Thomas Hobbes, quien vivió la guerra civil inglesa en el siglo XVII, sostenía que, sin un Estado fuerte, la vida en sociedad se convertiría en una lucha de «todos contra todos». La violencia y la inseguridad proliferarían, y la libertad real se perdería en medio del caos. Ejemplos de esta situación se encuentran en países con instituciones frágiles y altos niveles de corrupción, donde las mafias y el crimen organizado llenan el vacío de poder.
Los dos escenarios extremos descritos muestran los peligros de un gobierno desbordado y de una sociedad sin el indispensable control estatal.
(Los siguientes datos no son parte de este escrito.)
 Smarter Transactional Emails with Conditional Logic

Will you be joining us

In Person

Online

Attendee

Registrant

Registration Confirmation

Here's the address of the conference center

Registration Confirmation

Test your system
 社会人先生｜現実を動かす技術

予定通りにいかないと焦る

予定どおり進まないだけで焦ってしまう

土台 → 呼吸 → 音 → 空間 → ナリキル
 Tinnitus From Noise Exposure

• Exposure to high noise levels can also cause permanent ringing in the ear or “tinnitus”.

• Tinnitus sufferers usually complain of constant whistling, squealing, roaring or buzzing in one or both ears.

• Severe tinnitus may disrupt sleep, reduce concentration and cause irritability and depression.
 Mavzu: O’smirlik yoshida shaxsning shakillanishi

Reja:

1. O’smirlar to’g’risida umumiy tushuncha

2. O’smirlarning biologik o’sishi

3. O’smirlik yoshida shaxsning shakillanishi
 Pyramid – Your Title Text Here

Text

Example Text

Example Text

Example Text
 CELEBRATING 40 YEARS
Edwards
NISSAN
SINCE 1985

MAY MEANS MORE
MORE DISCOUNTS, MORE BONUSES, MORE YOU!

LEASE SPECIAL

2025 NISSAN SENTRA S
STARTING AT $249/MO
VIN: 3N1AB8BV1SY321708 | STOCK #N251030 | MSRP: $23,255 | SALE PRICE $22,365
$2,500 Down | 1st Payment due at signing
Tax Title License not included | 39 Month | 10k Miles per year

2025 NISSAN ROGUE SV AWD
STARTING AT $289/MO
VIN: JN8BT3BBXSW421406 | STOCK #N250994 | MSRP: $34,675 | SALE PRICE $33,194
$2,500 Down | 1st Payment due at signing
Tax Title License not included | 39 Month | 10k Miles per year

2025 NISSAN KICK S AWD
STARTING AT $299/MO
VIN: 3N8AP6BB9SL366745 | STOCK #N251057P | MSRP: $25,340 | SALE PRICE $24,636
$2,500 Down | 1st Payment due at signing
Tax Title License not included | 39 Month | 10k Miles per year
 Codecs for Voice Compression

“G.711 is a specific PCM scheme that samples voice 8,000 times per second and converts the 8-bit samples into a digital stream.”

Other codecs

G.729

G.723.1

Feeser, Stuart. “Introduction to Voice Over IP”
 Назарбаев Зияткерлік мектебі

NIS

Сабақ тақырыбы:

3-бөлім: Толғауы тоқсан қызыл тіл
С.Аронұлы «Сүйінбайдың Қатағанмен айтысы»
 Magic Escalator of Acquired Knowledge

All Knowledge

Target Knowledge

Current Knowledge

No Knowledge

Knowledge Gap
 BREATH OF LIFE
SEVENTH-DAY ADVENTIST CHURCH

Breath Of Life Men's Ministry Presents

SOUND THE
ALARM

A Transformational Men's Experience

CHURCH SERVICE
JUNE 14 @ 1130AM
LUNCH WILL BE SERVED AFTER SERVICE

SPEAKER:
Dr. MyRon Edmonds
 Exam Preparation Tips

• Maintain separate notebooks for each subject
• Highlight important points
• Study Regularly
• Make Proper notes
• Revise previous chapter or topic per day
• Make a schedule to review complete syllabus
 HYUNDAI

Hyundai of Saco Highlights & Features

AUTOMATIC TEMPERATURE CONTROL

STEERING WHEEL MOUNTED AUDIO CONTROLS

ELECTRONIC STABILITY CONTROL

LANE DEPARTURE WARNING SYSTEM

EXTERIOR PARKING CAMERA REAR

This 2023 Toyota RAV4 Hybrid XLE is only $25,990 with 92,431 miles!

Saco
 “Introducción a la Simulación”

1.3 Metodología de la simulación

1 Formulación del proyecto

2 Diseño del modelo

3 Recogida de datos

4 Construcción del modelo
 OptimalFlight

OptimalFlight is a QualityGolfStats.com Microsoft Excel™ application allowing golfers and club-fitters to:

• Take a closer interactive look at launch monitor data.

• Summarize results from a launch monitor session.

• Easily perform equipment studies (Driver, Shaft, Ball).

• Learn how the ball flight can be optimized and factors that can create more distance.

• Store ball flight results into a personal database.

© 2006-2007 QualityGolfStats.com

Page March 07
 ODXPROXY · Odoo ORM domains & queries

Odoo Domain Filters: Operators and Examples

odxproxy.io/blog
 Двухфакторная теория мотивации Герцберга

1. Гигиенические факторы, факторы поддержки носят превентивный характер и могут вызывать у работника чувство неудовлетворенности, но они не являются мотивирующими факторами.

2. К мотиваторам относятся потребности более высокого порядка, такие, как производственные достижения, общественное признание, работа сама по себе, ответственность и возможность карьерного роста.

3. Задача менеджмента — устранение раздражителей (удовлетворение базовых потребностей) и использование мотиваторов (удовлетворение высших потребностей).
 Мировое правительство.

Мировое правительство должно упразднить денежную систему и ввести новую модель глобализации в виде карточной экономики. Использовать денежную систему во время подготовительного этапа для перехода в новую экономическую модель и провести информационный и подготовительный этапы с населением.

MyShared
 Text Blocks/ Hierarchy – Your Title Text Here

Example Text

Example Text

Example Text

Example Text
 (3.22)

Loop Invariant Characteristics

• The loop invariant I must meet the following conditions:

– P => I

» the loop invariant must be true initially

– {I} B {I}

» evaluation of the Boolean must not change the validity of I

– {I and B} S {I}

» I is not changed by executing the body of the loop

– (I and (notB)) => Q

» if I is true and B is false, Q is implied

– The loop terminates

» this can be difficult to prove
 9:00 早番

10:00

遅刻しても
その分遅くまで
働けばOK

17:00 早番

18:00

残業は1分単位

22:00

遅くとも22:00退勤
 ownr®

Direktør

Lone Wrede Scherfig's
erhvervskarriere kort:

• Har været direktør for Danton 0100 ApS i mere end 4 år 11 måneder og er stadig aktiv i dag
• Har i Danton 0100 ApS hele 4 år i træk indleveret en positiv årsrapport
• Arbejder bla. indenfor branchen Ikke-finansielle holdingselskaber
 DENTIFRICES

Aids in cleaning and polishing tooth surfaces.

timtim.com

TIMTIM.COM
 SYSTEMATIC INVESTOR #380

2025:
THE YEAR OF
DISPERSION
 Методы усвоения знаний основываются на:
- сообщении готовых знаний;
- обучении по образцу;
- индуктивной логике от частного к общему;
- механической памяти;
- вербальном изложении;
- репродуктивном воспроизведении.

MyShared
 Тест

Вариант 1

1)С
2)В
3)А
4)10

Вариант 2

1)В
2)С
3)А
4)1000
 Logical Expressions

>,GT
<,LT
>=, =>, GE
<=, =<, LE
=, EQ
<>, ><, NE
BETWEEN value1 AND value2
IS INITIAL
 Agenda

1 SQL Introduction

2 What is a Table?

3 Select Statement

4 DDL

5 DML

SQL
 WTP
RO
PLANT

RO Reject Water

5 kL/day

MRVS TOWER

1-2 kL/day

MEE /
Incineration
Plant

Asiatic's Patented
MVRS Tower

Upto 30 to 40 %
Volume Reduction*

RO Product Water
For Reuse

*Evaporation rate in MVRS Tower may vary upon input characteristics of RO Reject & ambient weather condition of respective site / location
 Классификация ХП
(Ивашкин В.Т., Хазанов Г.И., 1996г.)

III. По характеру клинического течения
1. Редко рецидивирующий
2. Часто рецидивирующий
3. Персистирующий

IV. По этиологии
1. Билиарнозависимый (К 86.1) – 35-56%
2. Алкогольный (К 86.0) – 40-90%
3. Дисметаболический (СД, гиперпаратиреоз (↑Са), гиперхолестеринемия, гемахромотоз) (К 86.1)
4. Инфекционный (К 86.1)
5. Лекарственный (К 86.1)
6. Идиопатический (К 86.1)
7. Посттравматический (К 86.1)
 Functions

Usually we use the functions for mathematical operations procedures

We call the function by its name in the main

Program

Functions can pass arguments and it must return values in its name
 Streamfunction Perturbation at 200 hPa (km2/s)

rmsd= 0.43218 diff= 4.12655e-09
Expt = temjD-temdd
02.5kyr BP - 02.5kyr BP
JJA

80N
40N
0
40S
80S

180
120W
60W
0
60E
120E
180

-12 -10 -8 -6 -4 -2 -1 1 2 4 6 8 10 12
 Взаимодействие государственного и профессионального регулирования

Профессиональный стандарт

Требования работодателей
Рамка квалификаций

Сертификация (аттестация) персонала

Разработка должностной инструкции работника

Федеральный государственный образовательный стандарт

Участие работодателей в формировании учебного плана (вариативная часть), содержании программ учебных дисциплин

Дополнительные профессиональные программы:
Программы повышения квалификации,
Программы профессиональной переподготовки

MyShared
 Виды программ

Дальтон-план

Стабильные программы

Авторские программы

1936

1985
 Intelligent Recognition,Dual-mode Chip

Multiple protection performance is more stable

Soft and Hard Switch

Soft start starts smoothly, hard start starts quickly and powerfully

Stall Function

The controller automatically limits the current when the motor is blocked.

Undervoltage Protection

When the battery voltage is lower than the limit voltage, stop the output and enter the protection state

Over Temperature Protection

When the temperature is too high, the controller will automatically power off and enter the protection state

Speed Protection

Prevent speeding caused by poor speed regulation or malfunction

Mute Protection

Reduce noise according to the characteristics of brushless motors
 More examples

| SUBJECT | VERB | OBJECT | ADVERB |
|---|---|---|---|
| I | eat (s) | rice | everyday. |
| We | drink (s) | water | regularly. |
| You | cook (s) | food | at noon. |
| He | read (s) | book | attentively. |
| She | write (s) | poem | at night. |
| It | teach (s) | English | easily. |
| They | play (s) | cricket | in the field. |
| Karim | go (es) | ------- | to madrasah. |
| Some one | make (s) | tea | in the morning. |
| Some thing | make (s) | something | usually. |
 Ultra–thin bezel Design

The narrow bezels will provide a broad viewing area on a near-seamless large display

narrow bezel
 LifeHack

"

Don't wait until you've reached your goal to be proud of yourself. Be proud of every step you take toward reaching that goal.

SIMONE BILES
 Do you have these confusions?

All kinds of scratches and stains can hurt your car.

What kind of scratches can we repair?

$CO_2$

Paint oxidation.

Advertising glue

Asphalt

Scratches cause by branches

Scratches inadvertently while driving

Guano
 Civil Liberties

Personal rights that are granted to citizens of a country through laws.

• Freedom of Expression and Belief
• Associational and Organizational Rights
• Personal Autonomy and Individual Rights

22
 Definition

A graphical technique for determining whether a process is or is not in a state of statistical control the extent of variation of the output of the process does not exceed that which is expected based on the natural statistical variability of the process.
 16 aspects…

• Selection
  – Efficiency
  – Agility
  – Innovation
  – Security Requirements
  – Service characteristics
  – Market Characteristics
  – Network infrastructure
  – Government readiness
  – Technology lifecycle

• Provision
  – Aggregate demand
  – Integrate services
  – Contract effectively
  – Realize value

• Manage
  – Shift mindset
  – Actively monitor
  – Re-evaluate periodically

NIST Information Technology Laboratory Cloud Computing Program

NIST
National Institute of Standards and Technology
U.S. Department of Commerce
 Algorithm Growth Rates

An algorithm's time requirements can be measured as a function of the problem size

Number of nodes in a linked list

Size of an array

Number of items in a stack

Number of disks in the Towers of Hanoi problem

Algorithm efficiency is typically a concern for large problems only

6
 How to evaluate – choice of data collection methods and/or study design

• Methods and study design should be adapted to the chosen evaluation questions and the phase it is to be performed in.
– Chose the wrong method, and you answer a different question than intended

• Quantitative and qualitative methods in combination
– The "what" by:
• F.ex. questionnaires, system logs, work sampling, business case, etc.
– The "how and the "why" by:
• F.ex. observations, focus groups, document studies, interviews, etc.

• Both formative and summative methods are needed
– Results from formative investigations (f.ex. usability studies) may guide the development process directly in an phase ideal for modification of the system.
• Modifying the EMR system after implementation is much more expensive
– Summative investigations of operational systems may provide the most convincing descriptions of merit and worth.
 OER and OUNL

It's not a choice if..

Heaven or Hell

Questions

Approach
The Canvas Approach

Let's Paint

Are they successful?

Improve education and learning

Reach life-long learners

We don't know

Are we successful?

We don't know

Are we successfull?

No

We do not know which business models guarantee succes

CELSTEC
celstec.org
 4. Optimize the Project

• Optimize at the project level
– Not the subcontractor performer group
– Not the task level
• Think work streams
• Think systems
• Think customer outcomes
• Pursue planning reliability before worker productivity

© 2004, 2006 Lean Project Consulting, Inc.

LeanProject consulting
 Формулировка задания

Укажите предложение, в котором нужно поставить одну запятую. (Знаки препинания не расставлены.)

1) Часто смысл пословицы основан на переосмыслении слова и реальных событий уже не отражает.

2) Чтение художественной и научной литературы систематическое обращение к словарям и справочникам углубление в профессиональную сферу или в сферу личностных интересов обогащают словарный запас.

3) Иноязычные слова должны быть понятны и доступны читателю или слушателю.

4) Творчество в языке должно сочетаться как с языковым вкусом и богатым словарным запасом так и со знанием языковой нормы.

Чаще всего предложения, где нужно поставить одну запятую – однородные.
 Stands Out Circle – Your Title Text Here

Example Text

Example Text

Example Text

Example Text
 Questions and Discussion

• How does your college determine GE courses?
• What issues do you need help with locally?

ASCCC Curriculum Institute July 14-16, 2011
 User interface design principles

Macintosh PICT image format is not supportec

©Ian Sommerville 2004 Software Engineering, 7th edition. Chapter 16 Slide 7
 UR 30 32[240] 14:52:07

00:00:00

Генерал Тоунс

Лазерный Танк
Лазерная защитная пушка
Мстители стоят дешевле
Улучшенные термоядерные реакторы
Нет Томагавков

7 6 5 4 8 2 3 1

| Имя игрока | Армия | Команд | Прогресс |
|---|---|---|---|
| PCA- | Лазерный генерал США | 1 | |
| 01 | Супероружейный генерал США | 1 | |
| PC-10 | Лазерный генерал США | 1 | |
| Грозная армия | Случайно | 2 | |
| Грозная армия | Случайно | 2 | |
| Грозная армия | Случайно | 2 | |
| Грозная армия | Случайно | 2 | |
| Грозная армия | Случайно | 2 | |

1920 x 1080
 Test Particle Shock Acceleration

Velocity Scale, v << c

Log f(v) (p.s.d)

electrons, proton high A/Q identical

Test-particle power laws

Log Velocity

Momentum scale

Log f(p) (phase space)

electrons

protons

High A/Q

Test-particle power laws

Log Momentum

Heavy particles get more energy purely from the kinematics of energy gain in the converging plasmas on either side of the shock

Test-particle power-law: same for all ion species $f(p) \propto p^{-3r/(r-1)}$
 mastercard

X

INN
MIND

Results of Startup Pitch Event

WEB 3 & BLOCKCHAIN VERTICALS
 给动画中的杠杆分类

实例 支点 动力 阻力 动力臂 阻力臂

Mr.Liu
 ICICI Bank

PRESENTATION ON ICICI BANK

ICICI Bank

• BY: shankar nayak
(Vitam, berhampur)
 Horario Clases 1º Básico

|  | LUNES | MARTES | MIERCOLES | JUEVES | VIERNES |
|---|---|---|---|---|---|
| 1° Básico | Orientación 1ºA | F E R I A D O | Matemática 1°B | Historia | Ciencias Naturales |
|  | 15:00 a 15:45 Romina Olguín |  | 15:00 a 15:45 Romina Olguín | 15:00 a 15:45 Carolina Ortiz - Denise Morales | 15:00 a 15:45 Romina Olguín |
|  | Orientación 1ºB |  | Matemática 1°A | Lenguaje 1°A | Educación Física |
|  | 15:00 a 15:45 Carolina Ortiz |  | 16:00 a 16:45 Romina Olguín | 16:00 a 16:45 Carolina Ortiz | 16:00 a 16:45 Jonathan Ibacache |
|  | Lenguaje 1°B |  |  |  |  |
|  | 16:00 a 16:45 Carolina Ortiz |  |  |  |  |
La clave está en encontrar un equilibrio entre la autoridad del Estado y la autonomía de la sociedad civil. El Estado debe proteger la libertad sin asfixiarla, mientras que la sociedad debe fiscalizar al Estado sin debilitarlo.
Las democracias liberales buscan este equilibrio. Un gobierno con controles internos mediante la separación de poderes y externos con una sociedad civil bien educada, activa y participativa que pueda garantizar la libertad individual sin sacrificar la seguridad y la justicia. La experiencia histórica enseña que la tiranía surge tanto del exceso de poder como de su ausencia. Encontrar ese justo medio es el gran desafío de las democracias contemporáneas.